Death Goes to a Party

by Jay Rogoff

Death does the hokey pokey and he turns
himself around. Music makes you believe
hair grows on scalpless skulls and bare bones jive:
look at those party-animal skeletons,
piles of knuckles, pothooks, and plumbers’ joints
reveling naked. They’ve got to grin, they wave
to a corpse tumbling in an open grave
with worms bopping about its sunshine bones.
Thus concludes the history of the world,
no whimpering but a great rowdy shout,
a clatter and crash like crockery, pots hurled
about the kitchen, hipbones shaking it
in and out, all bones set on making it
the last smashing time.

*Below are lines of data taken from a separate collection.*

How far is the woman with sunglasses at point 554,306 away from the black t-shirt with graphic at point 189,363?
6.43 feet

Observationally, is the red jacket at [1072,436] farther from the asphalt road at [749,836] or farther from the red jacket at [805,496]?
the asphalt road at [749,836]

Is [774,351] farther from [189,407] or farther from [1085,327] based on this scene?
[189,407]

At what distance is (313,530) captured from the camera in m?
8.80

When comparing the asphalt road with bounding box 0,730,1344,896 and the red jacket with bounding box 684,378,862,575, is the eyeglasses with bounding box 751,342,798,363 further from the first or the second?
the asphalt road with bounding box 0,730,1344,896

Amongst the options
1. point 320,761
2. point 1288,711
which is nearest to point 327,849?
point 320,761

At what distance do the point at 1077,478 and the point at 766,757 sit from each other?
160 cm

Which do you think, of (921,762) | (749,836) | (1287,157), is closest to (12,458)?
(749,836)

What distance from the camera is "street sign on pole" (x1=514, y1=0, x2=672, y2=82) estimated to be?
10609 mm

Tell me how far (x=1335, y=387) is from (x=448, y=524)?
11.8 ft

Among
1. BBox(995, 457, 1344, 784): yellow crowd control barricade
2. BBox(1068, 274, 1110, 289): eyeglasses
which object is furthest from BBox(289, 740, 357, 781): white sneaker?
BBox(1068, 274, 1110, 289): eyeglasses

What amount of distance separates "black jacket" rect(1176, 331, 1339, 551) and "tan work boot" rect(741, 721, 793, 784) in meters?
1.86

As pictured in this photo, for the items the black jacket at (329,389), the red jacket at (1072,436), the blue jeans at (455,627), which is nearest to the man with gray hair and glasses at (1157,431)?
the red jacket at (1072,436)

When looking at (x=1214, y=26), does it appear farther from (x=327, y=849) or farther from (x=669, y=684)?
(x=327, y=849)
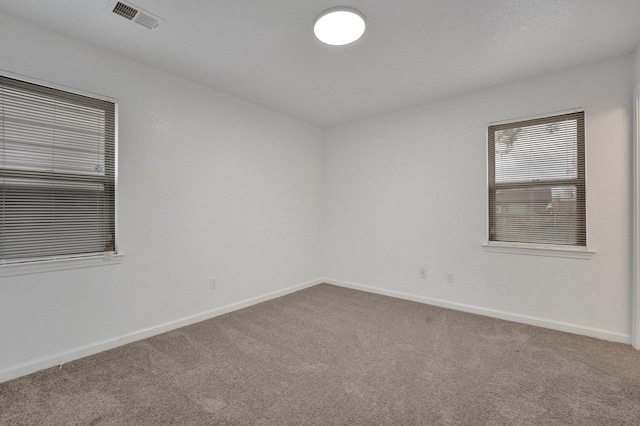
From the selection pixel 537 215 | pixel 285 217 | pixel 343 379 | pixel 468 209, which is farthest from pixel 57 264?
pixel 537 215

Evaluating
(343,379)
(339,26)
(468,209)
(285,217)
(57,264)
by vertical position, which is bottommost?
(343,379)

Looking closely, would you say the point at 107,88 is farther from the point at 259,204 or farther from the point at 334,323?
the point at 334,323

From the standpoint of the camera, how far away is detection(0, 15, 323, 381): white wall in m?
2.24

That’s what it’s all about.


JAY ROGOFF is the winner of The Third Annual Robert Watson Poetry Award for his chapbook Twenty Danses Macabre. Rogoff received an MA in creative writing and a DA (Doctor of Arts) at Syracuse University. He has written three books of poetry with two forthcoming, and his first book, The Cutoff (1995) was the winner of the Washington Prize. The poems in this chapbook will appear as part of a longer sequence in The Art of Gravity (LSU, forthcoming, 2011). He teaches English part-time at Skidmore College in Saratoga Springs, NY.